Set of tasks:
A: According to the article on the pandemic's effects on businesses, in what month and year did Wuhan report its patient zero for COVID-19?
B: Write the next part of the article on the pandemic's effects on businesses, starting after its last sentence.

Excerpt provided:
:::
It came it spread it conquered – part 5 – FMCG

It came it spread it conquered – part 5 – FMCG

It came. It spread. It conquered.

Ever since Wuhan reported its patient zero for the novel coronavirus disease 2019 (COVID-19) in November, 2019, the world has not been able to heave a sigh of relief. The virus has penetrated and continues to penetrate into receptacles of almost every country you can name – the burden being distributed asymmetrically. The streets have been deserted, flights and trains have been suspended, companies have come to a standstill, and the common man has been trapped inside the four walls of his own house – for a period of time that even the highest authorities are unable to state. Quarantine and social distancing have taken the role of those uninvited guests in our day-to-day life, who barge inside without a knock. Hygiene and sanitisation practices have taken birth as a new religion, while people all around are going frenzy over immunity boosting techniques. As healthcare and pharma giants worldwide struggle to find a potential cure, SMEs and start-ups are also joining forces and working round-the-clock amid this invisible battle – or rather microscopically-visible battle. Albeit, keeping the possibility of mass commercial availability of a viable vaccine at bay, let us break down and scrutinise the consequences of this pandemic on businesses – sector by sector.
:::
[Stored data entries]
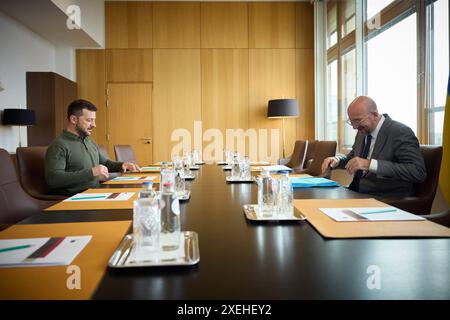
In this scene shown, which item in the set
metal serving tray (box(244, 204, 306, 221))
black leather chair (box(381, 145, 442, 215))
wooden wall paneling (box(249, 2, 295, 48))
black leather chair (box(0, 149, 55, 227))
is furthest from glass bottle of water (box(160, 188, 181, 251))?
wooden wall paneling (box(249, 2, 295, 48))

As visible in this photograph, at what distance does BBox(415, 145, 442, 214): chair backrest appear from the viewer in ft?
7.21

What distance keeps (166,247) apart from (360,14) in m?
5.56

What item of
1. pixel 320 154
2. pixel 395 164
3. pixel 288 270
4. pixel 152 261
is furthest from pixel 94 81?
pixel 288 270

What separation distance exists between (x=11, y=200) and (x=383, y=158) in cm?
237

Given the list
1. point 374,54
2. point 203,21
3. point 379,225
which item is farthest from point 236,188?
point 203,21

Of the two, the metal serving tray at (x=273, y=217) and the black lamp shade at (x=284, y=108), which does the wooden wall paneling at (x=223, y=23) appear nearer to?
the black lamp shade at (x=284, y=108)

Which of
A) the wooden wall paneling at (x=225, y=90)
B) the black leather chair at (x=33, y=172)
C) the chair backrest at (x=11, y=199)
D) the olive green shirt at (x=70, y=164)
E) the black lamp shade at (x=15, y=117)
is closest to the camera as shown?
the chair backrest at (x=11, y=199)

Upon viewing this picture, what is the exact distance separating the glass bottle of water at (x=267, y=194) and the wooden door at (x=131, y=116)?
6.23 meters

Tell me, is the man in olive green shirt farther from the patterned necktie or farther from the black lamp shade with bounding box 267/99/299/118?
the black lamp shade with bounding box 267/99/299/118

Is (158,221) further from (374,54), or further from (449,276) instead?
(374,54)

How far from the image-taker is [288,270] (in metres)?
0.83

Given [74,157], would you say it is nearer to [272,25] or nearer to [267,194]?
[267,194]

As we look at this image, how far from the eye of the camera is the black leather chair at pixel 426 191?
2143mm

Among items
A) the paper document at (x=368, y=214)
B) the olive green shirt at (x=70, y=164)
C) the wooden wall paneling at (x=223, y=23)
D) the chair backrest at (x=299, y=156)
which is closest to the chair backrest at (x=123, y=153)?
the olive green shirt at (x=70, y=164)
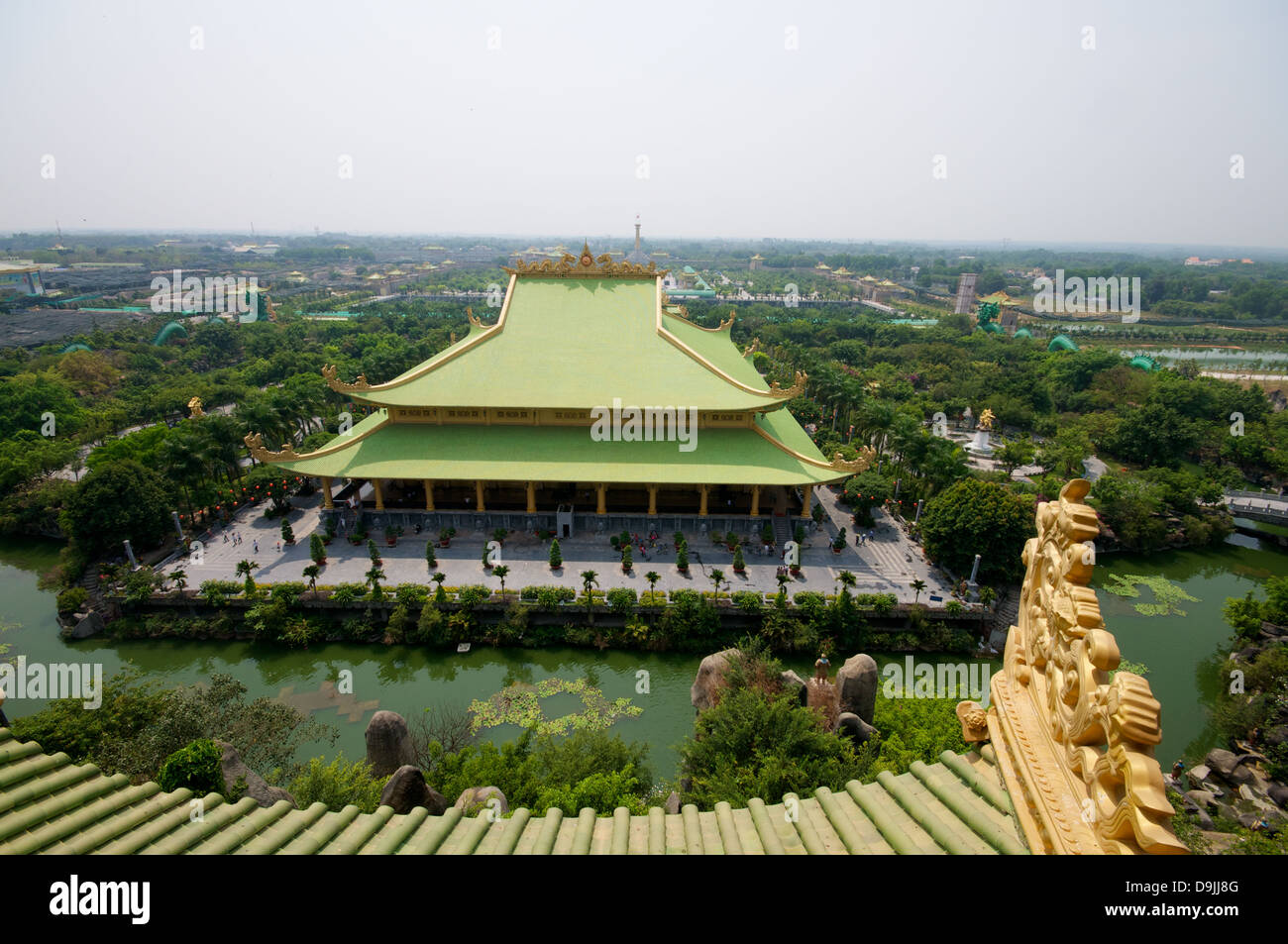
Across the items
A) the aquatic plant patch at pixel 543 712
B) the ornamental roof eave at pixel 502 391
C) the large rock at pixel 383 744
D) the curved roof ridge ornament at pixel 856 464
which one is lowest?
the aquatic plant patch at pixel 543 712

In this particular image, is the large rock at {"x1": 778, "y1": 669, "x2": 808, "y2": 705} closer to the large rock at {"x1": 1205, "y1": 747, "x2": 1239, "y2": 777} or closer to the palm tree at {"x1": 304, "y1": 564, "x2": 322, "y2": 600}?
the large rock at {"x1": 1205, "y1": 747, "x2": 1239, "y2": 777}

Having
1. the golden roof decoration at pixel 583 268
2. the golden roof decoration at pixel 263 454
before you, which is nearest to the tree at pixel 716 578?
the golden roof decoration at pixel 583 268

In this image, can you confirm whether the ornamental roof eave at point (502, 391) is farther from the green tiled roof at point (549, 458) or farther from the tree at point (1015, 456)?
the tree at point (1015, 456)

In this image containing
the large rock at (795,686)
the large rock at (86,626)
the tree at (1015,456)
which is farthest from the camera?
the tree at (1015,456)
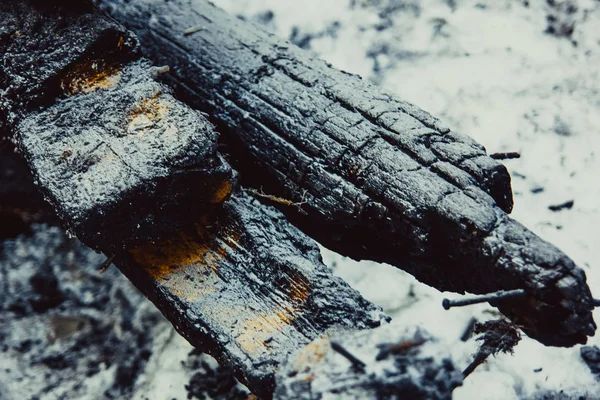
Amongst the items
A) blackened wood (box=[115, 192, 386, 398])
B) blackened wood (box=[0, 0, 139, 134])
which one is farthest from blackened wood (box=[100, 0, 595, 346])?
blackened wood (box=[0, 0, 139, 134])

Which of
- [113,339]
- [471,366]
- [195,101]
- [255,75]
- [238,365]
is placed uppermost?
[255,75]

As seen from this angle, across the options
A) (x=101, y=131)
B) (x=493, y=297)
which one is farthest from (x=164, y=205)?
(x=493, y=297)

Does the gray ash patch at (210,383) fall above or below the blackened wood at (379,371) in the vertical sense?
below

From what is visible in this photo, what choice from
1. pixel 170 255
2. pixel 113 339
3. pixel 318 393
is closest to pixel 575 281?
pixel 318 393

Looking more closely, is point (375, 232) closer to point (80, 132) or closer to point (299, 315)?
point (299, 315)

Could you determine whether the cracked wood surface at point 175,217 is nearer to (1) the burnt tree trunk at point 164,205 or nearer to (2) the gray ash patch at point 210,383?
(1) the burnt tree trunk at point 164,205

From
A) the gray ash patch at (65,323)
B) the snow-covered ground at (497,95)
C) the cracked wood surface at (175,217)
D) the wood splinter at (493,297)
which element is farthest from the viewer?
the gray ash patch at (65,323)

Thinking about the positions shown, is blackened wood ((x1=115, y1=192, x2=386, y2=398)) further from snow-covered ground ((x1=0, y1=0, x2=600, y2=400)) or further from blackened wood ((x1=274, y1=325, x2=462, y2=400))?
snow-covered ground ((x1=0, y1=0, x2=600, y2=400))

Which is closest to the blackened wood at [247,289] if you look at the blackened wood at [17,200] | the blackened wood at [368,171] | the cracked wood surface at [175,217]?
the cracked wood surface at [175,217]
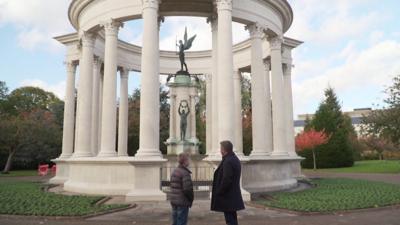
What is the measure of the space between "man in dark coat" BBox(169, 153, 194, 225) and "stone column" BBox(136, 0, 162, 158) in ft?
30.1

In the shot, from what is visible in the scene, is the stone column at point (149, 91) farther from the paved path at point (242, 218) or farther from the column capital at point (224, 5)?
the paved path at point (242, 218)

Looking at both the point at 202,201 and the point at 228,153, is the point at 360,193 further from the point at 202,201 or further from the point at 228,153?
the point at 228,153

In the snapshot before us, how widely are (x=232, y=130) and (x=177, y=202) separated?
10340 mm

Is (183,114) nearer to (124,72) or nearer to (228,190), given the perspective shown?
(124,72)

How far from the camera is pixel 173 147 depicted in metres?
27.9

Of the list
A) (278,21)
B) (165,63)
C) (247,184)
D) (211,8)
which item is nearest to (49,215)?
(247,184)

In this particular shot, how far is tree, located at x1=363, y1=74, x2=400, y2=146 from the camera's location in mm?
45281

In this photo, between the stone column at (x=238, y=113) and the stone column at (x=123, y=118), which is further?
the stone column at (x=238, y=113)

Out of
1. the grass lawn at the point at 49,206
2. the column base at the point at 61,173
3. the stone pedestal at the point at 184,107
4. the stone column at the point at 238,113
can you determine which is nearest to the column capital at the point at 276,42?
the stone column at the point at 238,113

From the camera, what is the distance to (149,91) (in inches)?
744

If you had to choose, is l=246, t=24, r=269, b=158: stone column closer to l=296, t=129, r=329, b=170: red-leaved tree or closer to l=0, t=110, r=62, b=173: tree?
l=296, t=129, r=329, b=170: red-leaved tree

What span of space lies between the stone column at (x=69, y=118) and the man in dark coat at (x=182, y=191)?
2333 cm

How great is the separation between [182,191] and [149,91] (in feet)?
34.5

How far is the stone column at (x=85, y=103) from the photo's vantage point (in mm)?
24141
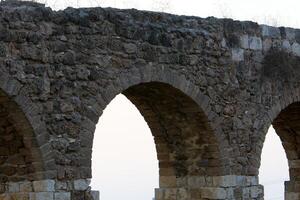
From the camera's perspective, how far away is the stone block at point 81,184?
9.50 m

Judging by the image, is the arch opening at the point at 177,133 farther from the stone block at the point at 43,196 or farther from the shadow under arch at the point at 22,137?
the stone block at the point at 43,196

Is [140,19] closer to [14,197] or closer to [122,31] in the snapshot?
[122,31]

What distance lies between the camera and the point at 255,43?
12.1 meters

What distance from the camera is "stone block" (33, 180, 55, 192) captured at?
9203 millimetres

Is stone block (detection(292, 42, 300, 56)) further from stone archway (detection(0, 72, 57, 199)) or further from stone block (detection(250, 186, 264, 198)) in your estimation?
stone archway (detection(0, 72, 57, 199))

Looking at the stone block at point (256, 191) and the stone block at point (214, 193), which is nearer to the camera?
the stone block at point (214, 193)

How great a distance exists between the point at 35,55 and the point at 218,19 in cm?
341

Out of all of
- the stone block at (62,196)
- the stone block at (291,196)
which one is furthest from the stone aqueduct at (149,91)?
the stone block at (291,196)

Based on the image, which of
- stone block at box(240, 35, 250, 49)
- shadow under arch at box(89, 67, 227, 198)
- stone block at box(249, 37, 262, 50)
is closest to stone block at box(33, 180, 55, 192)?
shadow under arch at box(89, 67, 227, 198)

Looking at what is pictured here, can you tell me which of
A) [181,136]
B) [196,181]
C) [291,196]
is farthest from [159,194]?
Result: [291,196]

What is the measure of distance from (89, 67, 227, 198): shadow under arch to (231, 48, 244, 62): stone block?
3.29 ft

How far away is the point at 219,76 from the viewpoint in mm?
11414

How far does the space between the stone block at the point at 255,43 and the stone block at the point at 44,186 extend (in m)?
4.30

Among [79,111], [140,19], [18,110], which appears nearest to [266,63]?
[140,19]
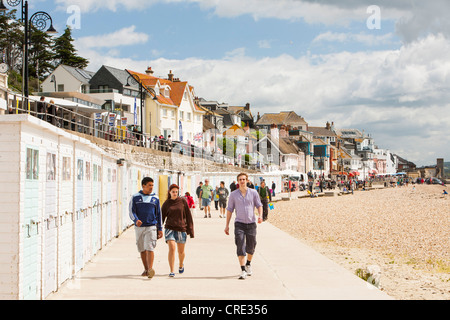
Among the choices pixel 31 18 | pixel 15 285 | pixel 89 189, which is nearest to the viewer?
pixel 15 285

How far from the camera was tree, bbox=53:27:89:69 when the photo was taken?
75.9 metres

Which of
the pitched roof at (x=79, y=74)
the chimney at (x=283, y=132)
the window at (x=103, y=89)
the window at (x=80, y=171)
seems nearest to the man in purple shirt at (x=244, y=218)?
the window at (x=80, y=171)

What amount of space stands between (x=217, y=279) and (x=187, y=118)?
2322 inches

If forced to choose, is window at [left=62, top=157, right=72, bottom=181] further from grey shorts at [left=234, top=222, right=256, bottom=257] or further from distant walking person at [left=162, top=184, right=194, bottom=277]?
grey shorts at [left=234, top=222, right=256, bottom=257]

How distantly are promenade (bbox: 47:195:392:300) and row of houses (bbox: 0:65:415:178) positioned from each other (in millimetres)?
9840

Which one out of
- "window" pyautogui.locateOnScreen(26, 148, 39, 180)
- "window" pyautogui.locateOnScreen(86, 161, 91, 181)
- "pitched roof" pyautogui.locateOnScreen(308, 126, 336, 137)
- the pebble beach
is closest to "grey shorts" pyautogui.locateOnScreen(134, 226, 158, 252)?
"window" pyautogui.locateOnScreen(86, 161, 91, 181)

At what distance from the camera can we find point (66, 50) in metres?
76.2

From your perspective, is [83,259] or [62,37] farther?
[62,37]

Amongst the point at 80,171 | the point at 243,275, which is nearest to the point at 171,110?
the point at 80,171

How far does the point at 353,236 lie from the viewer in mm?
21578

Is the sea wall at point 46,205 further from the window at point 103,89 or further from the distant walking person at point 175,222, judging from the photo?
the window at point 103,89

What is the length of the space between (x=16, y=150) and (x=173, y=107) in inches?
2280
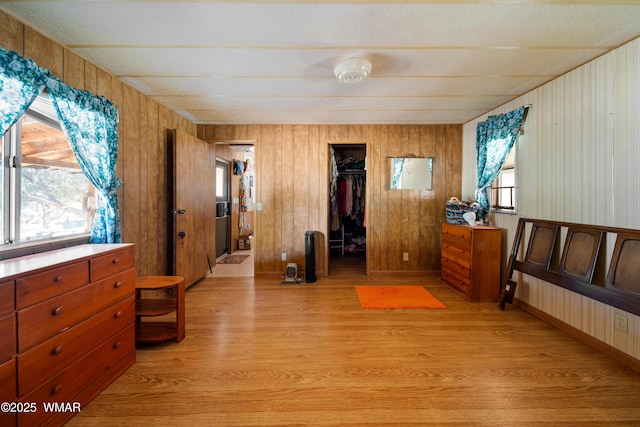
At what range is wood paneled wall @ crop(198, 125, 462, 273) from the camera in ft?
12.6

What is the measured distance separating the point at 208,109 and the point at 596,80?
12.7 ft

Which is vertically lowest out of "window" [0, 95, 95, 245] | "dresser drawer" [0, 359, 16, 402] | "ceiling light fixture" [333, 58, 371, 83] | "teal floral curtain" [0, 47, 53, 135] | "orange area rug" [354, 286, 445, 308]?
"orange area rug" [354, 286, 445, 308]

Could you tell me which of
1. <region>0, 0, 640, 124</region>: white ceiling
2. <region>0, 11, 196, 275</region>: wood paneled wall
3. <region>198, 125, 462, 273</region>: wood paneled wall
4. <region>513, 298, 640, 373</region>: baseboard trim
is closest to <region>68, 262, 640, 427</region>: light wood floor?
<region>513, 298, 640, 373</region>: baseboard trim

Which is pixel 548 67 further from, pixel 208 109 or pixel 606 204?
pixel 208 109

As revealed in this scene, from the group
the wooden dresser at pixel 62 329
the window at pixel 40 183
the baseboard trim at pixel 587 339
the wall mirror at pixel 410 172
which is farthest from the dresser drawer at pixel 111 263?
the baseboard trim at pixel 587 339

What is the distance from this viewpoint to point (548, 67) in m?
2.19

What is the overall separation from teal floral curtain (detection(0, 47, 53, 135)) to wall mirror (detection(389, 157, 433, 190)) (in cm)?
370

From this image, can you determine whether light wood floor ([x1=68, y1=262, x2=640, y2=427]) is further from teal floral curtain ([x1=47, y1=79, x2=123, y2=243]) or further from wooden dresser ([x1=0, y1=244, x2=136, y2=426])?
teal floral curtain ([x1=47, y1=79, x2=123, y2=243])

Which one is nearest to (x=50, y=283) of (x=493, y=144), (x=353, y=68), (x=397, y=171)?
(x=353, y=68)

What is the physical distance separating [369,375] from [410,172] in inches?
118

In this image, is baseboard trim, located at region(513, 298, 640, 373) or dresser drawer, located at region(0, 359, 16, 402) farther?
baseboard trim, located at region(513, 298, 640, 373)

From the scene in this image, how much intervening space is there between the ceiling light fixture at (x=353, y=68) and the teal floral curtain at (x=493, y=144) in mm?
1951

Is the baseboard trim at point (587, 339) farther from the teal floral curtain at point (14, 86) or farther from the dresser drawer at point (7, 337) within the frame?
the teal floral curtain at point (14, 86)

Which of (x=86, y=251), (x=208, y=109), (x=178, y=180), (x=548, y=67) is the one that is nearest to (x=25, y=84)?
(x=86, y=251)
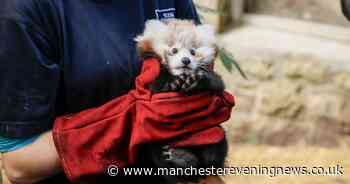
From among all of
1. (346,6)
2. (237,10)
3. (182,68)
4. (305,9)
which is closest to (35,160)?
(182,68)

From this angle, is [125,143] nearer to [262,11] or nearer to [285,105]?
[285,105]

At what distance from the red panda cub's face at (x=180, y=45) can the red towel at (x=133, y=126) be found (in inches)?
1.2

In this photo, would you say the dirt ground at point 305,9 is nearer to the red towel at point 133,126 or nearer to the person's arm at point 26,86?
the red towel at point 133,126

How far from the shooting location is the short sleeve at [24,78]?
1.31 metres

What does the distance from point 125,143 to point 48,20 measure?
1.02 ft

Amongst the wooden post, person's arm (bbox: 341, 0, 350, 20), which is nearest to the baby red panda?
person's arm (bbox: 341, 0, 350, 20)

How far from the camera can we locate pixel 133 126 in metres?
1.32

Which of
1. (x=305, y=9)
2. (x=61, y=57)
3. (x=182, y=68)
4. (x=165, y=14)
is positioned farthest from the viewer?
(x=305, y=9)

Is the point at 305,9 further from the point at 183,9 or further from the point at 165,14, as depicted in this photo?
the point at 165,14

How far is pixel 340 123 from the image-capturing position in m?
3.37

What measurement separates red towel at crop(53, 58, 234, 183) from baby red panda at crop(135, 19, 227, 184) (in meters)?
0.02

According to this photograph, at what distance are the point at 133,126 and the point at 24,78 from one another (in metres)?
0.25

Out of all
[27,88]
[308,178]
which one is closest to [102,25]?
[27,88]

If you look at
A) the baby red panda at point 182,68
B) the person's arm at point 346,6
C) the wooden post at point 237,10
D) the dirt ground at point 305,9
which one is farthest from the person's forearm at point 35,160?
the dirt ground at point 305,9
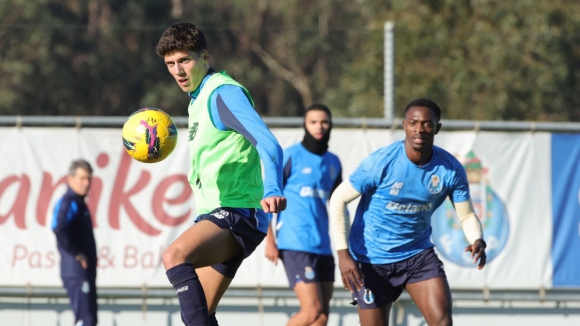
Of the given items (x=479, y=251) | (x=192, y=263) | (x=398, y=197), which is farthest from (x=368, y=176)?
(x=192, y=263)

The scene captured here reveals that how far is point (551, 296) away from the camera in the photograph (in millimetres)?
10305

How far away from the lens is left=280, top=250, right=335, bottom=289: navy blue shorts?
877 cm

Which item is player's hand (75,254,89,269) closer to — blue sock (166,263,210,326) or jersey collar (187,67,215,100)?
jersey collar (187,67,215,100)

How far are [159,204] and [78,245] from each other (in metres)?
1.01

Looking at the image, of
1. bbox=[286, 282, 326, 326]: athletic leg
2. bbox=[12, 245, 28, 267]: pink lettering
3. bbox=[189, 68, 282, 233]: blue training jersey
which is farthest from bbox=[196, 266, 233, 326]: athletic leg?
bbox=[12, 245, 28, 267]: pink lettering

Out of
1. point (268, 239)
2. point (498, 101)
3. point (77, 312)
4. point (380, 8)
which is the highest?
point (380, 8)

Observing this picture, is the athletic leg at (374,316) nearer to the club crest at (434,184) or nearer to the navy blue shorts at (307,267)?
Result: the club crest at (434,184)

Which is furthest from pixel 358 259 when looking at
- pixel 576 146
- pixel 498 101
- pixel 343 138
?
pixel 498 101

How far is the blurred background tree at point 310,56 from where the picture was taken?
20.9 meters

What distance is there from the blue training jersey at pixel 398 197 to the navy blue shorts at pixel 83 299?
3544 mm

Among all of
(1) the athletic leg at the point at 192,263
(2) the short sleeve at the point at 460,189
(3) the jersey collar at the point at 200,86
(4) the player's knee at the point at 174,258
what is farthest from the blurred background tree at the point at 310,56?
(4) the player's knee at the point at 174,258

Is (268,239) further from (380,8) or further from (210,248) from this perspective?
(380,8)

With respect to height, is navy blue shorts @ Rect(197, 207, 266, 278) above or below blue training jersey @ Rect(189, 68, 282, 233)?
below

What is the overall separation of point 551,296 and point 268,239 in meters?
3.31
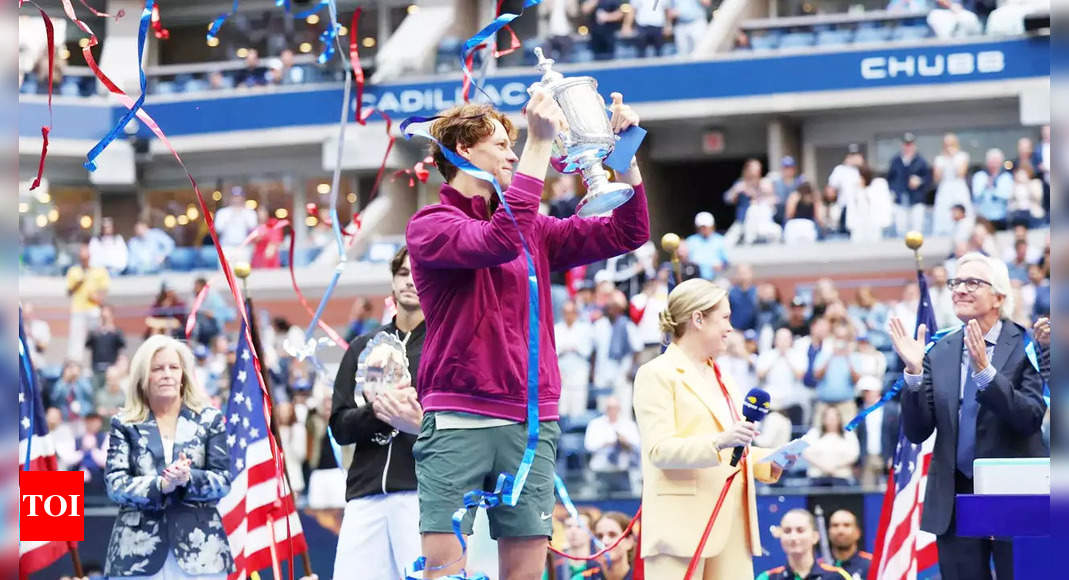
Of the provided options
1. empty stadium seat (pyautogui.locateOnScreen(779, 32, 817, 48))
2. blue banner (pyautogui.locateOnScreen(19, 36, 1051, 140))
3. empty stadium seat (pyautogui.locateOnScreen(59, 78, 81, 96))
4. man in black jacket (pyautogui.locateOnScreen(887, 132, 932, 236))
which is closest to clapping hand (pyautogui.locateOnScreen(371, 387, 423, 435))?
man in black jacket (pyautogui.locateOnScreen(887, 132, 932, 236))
:::
Solved tasks:
A: November 2019.

B:
FMCG

Contrary to most sectors, Fast-moving consumer goods (FMCG) industry has been an unlikely gainer from the outbreak. Panic buying has increased consumption in FMCG sector across the globe. Consumers have been hoarding basic food items such as milk, curd, rice, flour, oil, and lentils; snacking items such as biscuits, chips, spaghetti, and soups; as well as personal care products such as soaps, shampoos, sanitary napkins, shaving creams, handwashes, and sanitisers, due to fear of a lockdown. Moreover, online grocery platforms are witnessing a huge influx of buyers as they are avoiding brick-and-mortar stores amid the contagion. E-commerce platforms have been complaining of running out of stocks for necessities especially products such as handwashes and hand sanitisers. This has led to FMCG companies stepping up production to keep up with the demand. Talking of India, Amul has increased its production by over 20 per cent in order to meet the increased demand. Godrej Consumer has shelved its plans to increase soap prices and is instead going all out to increase production and cater to increased demand. Similarly, ITC has doubled production across its food and personal care business to ensure availability. However, paradoxically, experts have predicted that ramping up production may not result in higher revenue growth for manufacturers in the long run.